Writer Stefan Kolditz sets Generation War across Eastern Europe, using his protagonists’ changing circumstances to jump from place to place and keep the story moving in multiple directions at once. Volker Bruch and Tom Schilling play Wilhelm and Friedhelm Winter, brothers from a respected family, who enter the army and deploy to the Russian front in early 1941, certain the might of the German military will lead to “final victory” by Christmas. Instead, the fiercely patriotic Wilhelm—an officer—loses faith in his comrades and superiors as he sees them consistently violating the protocols of the Geneva Convention, while the timid, sweet-natured Friedhelm becomes increasingly battle-hardened as he fights in the trenches. Meanwhile, Charlotte (played by Miriam Stein) decides the best way to express her secret love for Wilhelm is to sign on as a nurse, though she finds she rarely sees either Winter on the front, but instead sees a steady stream of mutilated soldiers and duplicitous commanders wearing down her romantic notions of manhood. And back in Berlin, rising singing star Greta (Katharina Schüttler) and Jewish tailor Viktor (Ludwig Trepte) do their best to carry on an affair, until Greta falls under the thrall of a married SS officer who promises to advance her career, and Viktor ends up avoiding the concentration camps by hiding his ethnicity and taking up with the Polish resistance.
There’s a telegraphed, brutish quality to the first hour of Generation War that works against its positioning as sophisticated, quality television. Kolditz traffics in familiar ironies and stock situations, with the characters mouthing blandly positive, “Everything’s going to be okay” platitudes that the viewers know to be naïve. At times, it seems like Kolditz is going down a checklist of war-movie clichés: A soldier steps on a land mine, a nurse flees the operating room during her first surgery, etc. Generation War is an impressively huge production that took years to complete, with big battle scenes and and elaborate sets that re-create the look of war-torn Europe. But director Philipp Kadelbach doesn’t show much imagination in the staging, instead just letting handheld cameras bring a little docu-realism to doggedly conventional shot selection. And the characters are deployed like dominoes, set up just so Kolditz and Kadelbach can knock them down.

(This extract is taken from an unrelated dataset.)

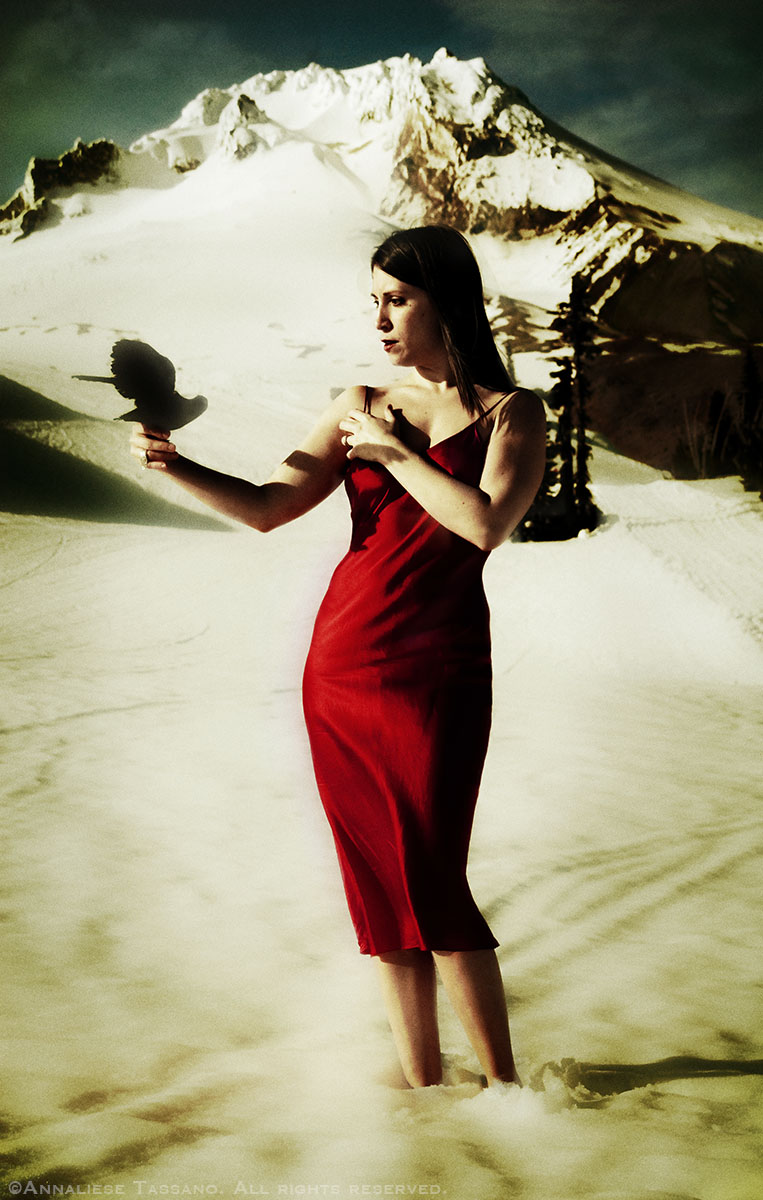A white woman with dark hair wearing a red silk dress and holding a crow stands in the snow on a mountain.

But one advantage that a four-hour-plus movie or TV show has over a regular-sized feature is that a gifted storyteller—and Kolditz is certainly that—can string together enough juicy moments that the audience is anxious to see what’s going to happen next to these people, no matter how two-dimensional they are. Generation War never becomes great, but it overcomes its stiff start in large part due to its scope. The heroes follow a predictable path to disillusionment, but there’s still some satisfaction in the way Kolditz connects the dots: by having Greta tour the front and see what her friends have been dealing with, by having the virginal Charlotte realize it’s pointless to keep saving herself for marriage, by showing Viktor dodging anti-Semitism even in the ranks of the good guys, and by showing Wilhelm and Friedhelm effectively swapping personalities.
There’s a strong narrative pull to Generation War as it moves from one crisis to another. And many of those crises are genuinely exciting and suspenseful, such as when Viktor escapes a moving train headed to Auschwitz by dropping through a hole in the floor, or when Charlotte reconnects with a Jewish doctor whose identity she’d previously exposed. Generation War is more a rip-roaring pulp saga rooted in history than it is a pointed historical critique or a defense of the indefensible. But it does have a sense of right and wrong, and a sense of how difficult it is for people to separate the two when they’re standing alongside people wearing one set of clothes, and being shot at by people wearing another.